Document excerpt –
══════════

NEW YORK (AP) — As the days trickle by after the devastating earthquake in Nepal, the silence has brought agony for Nepalese-Americans still waiting to hear the fate of their loved ones.
Some pray. Others clutch their cellphones, sleepless and watching news reports of decimated buildings and bodies laid out on the ground. Still more keep themselves busy organizing relief efforts and maintaining shrines of candles and flowers of both hope and mourning as a steadily rising death toll surpassed 6,000.
"My wife and my relatives are every day crying," said Ram Tamang, who nearly a week after the calamity has yet to hear any word about five family members believed to be trapped under the rubble. "They need to reach them as soon as possible."
Tamang is among an estimated 30,000 Nepalese immigrants in the New York City metropolitan area — including parts of bordering Connecticut and New Jersey — the largest such concentration in the nation. Smaller clusters are in the Washington, D.C., area; Dallas, Houston, Irving, and Forth Worth, Texas; Somerville, Massachusetts; Chicago; and San Francisco.

══════════

Could you pick up the news report on Nepalese-Americans awaiting word after the Nepal earthquake at the point where it stops, before the rows?

Collected data entries –

══════════

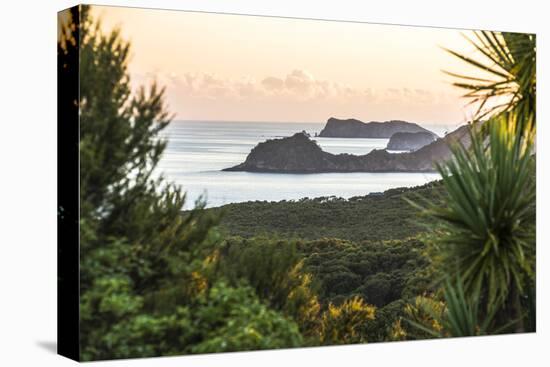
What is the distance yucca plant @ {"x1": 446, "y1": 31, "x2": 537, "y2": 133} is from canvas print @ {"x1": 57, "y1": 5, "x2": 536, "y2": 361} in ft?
0.06

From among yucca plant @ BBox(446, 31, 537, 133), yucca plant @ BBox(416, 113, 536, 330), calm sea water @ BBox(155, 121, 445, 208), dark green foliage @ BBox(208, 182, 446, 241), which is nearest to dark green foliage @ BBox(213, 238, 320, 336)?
dark green foliage @ BBox(208, 182, 446, 241)

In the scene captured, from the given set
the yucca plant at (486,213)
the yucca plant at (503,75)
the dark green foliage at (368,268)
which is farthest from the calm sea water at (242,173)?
the yucca plant at (503,75)

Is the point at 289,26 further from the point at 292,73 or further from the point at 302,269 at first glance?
the point at 302,269

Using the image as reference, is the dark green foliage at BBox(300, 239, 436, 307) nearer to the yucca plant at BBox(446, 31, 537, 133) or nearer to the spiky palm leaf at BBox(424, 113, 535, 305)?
the spiky palm leaf at BBox(424, 113, 535, 305)

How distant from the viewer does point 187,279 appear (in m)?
9.18

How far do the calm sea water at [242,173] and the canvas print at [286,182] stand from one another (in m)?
0.01

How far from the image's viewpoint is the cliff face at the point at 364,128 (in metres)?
10.3

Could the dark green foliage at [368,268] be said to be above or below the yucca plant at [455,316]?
above

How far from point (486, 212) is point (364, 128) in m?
1.35

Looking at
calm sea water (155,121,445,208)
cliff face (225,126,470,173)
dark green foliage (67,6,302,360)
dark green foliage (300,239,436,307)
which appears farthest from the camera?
dark green foliage (300,239,436,307)

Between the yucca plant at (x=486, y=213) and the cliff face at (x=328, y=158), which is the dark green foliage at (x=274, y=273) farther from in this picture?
the yucca plant at (x=486, y=213)

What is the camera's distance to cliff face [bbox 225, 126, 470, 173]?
32.6ft

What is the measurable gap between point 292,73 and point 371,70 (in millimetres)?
820

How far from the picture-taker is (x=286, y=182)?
1004cm
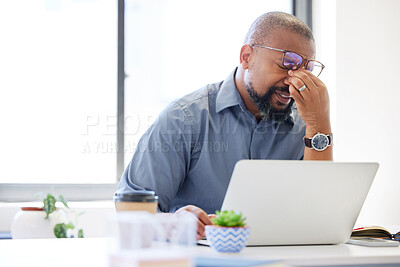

══════════

Answer area –
About 5,000 have settled in New York's Queens borough, where a makeshift candle shrine in the Jackson Heights neighborhood was created in the shape of the letters N-E-P-A-L, under a wall awash in sticky notes in honor of the missing and dead. It has become the main Nepalese gathering spot in New York; hundreds of people form a sea of cross-legged humanity chanting Buddhist prayers on the bare pavement.
For days, Chini Gyalmo Lamini waited for any news about her brother, his wife and two children. Phone connections are difficult or impossible.
"I tried and tried to call," she said.
Several days ago, her phone finally rang. The call delivered bad news.
Her brother is dead, trapped in the family home; her sister-in-law and children are alive.
Lamini buried her face in her hands, weeping quietly. "They cremated him, and everyone else is homeless," said the 48-year-old housekeeper.
She lost a total of 13 relatives and friends, including two children.
Choe Dolma, a 79-year-old woman with a stoic, weathered face, found out a day earlier that she'd lost a friend, but still hadn't heard from others she left two years ago when she came to New York to live near her son.
"I'm praying for peace, for both the living and the dead," she said.
On a Jackson Heights street, a ragtag volunteer army sorted boxes of clothing and other items for the relief effort. Some lively young women gave manicures to raise money.
A more modest effort came from two sisters who left Kathmandu eight months ago.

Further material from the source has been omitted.